■ Task instructions
In the paper on wheat in Irish agriculture, in what year did an act of the English Parliament prohibit the export of Irish woollen goods to any country?

■ Quoted text
▬▬▬▬▬▬
Century of Endeavour

The Place of Wheat in Irish Agriculture

(c) Roy Johnston 1999

(comments to rjtechne@iol.ie)

(JJ's Unpublished 1937 Paper)

The modern economic history of Ireland begins at the opening of the seventeenth century, which witnessed her first complete conquest and the successful establishment of the Plantation of Ulster.

Recovery from these devastating wars was remarkably rapid and in 1615 an Irish official of James I was able to state that "the strings of the Irish harp were all in tune". Recovery was due, not only to the effect of two generations of internal peace, but to the comparative freedom which our internal and external commerce enjoyed. in 1639 it was stated, as a main cause of reviving prosperity, that "our in-gates and out-gates do stand open for trade and traffic", Then came the rebellion of 1641 and the Cromwellian conquest and settlement, if that can be called a "settlement" which was the main cause of agrarian unrest for nearly 300 years.

The Cromwellian settlement involved the transfer of millions of acres of Irish land to the ownership of a new class of planters, most of them Cromwellian soldiers and adventurers. Population was much diminished by these cruel wars, a sense of insecurity of land tenure was widespread, the potato was the national food, and there was no economic inducement to expand the cultivation of wheat, or indeed to practise any form of arable cultivation. Instead there rapidly developed a type of grass farming of which half-finished bullocks were the main product, and these began to exceed the possible consumption of the home market, and were exported in increasing numbers, on the hoof to England. This aroused the jealousy of English cattle breeders, and in consequence the Acts of 1663 and 1666 were passed which prohibited the import of all great cattle, sheep and swine and also all beef, pork and bacon. "the importation of either fat or lean cattle being unnecessarily destructive of the welfare of the kingdom and a public nuisance".

This legislation, which continued in force till 1759, was part of the commercial policy known as the "Old Colonial System" of which Ireland was the chief victim, and the American Revolution the chief political result. The subsequent development of the agricultural economy in Ireland was profoundly affected by it, but the limitation of cattle production did not lead to any expansion of wheat cultivation. It led instead to an expansion of sheep production which in turn led to the growth of a woollen industry in Ireland; by 1698 this appeared to threaten such competition with the English woollen industry in foreign markets that the export of Irish woollen goods to any country was absolutely prohibited by an act of English Parliament of 1699.

The next half century of our economic history was one of the most profound depression. In a sense the chief victims of English commercial policy in Ireland in the eighteenth century were the members of the (Protestant) English interest who tried to make an honest living in the country by agriculture, commerce or industry. The Roman Catholic majority was depressed so low that it could fall no further. The minority of Protestants who profited by the misrule of their country was a contemptible one in every sense. Archbishop King, writing in 1706, stated that "the poverty and discouragements of this country are so many that people think themselves happy if they can live, but for anything of curiosity or learning their hearts are dead to it."

Writing to a friend in 1717 he says with bitter irony: I wish you would get us a good tenant for the College here for so far as I can see by the present management there will be no occasion for students or learning in this kingdom, and the College will yield something if set for a barrack or an inn; this poor kingdom really needs friends, for I think we never were in worse circumstances since the Revolution."
▬▬▬▬▬▬
(Extracted data entries)
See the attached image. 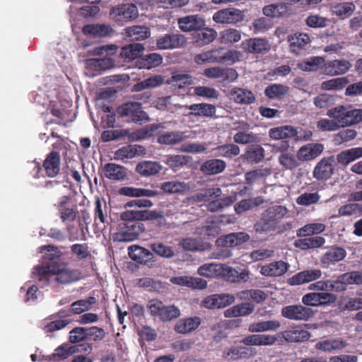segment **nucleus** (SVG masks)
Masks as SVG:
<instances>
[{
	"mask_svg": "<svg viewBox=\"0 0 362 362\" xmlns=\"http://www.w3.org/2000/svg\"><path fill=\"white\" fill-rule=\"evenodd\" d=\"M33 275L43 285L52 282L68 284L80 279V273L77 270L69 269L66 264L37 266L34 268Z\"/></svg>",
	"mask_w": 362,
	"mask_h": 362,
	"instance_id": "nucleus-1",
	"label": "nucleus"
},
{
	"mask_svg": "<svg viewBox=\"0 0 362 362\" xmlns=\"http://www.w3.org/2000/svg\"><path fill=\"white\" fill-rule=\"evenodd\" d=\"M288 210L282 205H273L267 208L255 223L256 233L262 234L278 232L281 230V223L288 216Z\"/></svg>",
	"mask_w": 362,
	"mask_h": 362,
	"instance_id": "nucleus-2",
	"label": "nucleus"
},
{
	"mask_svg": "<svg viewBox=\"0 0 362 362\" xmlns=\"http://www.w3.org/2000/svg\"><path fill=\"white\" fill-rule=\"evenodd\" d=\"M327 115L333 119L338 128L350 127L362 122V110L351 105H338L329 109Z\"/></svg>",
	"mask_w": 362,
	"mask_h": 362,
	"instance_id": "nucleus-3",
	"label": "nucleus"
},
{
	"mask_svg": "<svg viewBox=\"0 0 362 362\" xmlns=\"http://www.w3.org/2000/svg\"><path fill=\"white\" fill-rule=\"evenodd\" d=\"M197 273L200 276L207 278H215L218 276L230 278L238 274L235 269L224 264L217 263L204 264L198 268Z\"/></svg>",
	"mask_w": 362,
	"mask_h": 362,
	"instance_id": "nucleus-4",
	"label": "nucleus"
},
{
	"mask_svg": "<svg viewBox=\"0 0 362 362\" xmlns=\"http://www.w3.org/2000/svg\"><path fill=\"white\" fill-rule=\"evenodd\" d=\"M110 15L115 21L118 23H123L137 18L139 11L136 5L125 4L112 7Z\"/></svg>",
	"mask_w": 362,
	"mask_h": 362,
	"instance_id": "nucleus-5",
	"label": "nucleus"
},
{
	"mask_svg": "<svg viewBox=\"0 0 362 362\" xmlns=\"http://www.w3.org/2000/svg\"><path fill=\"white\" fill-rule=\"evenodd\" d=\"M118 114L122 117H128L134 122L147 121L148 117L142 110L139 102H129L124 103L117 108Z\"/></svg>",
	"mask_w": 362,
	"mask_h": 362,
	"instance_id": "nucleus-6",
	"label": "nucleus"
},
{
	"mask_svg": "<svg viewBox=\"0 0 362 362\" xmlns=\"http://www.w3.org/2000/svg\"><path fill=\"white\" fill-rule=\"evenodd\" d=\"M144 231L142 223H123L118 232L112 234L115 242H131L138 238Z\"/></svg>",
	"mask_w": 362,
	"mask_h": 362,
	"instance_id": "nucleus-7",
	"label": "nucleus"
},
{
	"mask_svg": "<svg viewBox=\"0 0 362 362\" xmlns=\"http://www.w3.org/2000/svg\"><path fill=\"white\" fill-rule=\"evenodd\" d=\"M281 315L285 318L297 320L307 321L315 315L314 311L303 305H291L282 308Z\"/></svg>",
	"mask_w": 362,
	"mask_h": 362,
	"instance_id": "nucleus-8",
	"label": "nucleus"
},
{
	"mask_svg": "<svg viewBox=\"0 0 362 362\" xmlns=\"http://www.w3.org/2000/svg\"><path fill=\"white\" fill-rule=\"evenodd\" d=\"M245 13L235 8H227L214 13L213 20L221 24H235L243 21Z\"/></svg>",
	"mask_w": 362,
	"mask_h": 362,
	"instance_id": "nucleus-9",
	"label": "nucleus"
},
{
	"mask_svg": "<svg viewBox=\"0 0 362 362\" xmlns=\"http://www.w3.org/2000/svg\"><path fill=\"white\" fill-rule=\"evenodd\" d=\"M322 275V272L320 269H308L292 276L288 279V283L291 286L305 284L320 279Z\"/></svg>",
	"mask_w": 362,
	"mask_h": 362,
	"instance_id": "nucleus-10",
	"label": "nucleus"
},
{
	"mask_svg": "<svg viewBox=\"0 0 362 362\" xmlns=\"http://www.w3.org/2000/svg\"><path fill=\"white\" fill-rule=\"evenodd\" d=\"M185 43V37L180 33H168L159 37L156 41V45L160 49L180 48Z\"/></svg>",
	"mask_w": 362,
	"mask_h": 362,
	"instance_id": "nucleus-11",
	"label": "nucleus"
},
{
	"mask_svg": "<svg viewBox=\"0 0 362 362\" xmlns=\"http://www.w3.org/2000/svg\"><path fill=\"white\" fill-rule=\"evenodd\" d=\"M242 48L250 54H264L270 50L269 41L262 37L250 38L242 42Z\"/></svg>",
▬▬▬▬▬▬
■ Completed task
1699